The temperature of SOFC Fuel cell stacks must be at least 600° C., and typically 750-1000° C., for operation. In order to heat the stack, to operating temperature, the present technique is to force heated air over the cathode side of the fuel cell using an air blower. The air is heated using an electric heater or duct burner in the process air flow path between the blower and the stack. To avoid excessive thermal stresses in the fuel cells, the temperature difference between entering air and a measure of stack average temperature is controlled. For tubular SOFC stacks, the maximum temperature difference is approximately 400° C. Due to heater and ducting material limitations, the maximum air temperature feasible is typically 750° C. Thus, as the stack approaches the temperature of incipient operation, the rate of stack temperature increase decreases dramatically since there is little temperature difference between the air supplying heat and the temperature of the stack.

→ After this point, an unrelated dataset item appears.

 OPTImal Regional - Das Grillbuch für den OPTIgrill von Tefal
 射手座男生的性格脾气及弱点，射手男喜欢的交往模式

FIG. 1 illustrates the air path for tubular SOFC stacks. Heated air 2 enters the SOFC generator 4 and is channeled into fuel cells 6 via air feed tubes 8 that extend nearly to the fuel cell's closed end. The air exits the air feed tube at the cell closed end and then flows in counter flow in the annular passage between the air feed tube and the cell inner wall. Heat is transferred from the air to the air feed tube and the fuel cell by radiation and convection and from the air feed tube to the fuel cell via radiation. Air exits the fuel cell at its open end entering the combustion zone/recuperator section and passes out of the generator module at the exhaust nozzle 12. Pressurized fuel (natural gas) enters the generator module at 14 and passes through the nozzle of an ejector (jet pump) at 18. The ejector draws spent fuel from the plenum 19 and mixes it with fresh fuel and subsequently forces it through the pre-reformer at 16 and thence to the in-stack reformers at 17. The in-stack reformers are not shown in detail for drawing clarity. Reformed fuel exits the in-stack reformers at the closed end of the cells and then passes over the exterior of the fuel cell tubes 6, through a baffle into the spent fuel plenum 19. From the spent fuel plenum a fraction passes to the ejector 18 and the remainder passes through a baffle into the combustion zone. The in-stack reformers 17 are heated via radiation heat transfer from the fuel cells 6.

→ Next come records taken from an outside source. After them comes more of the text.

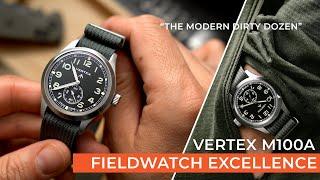 Reviewing the Vertex M100A - A perfect fieldwatch and the real modern dirty dozen
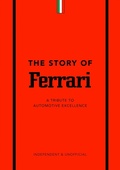 Cover: The Story of Ferrari - Welbeck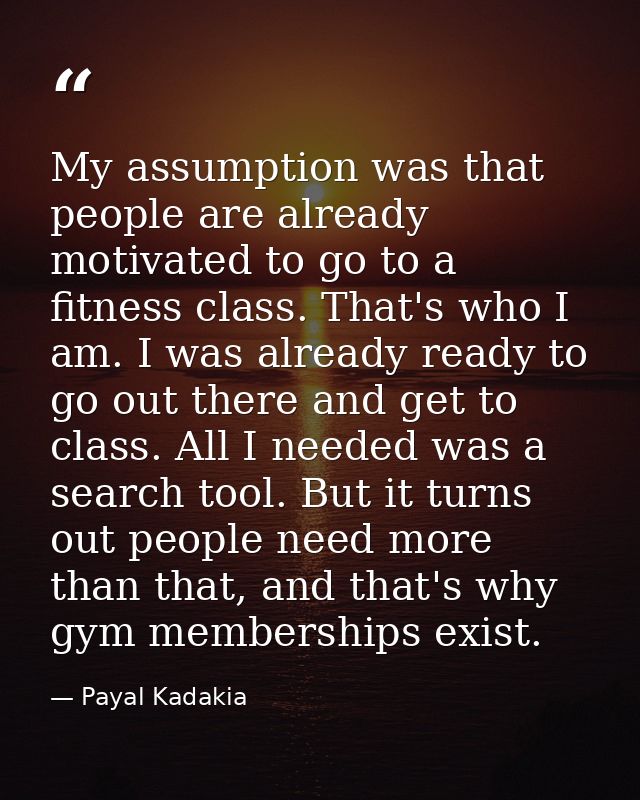 My assumption was that people are already motivated to go to a fitness class. That's who I am. I was already ready to go — Payal Kadakia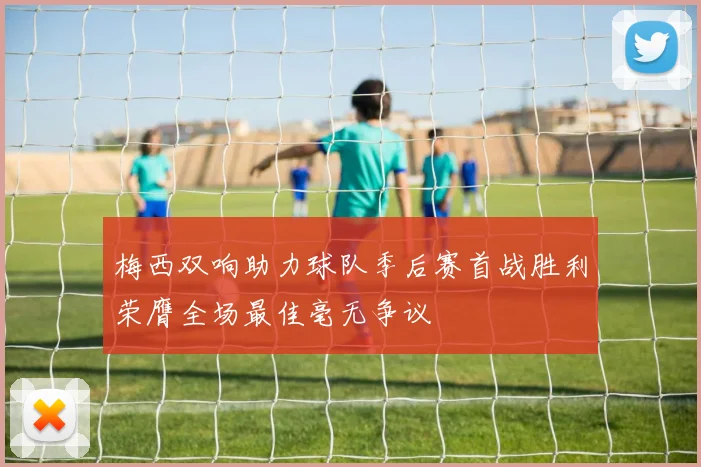 梅西双响助力球队季后赛首战胜利荣膺全场最佳毫无争议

While heating the dormant fuel cell stack to operating temperature it should be noted that the recuperative heat transfer occurring in the combustion zone/recuperator between hot incoming air in the air feed tubes and cooler air exiting the cell open ends is deleterious to the stack heating process. Further, it should be noted that the air exhausted from the generator module at 12 will be approximately the same temperature as the fuel cells and that as the fuel cells increase in temperature this exhaust of hot gas represents a significant loss of energy. Some designs use heat exchangers on the exhausted air to try and recoup some of the wasted heat. Fuel cells that use this type of heating can be found in U.S. Pat. No. 6,764,784 by Gillett, et al, which also introduces further improvements such as purge areas.
What is needed is a method and apparatus that will heat a stack faster and with greater efficiency. Other difficulties with the prior art also exist, some of which will be apparent upon further reading.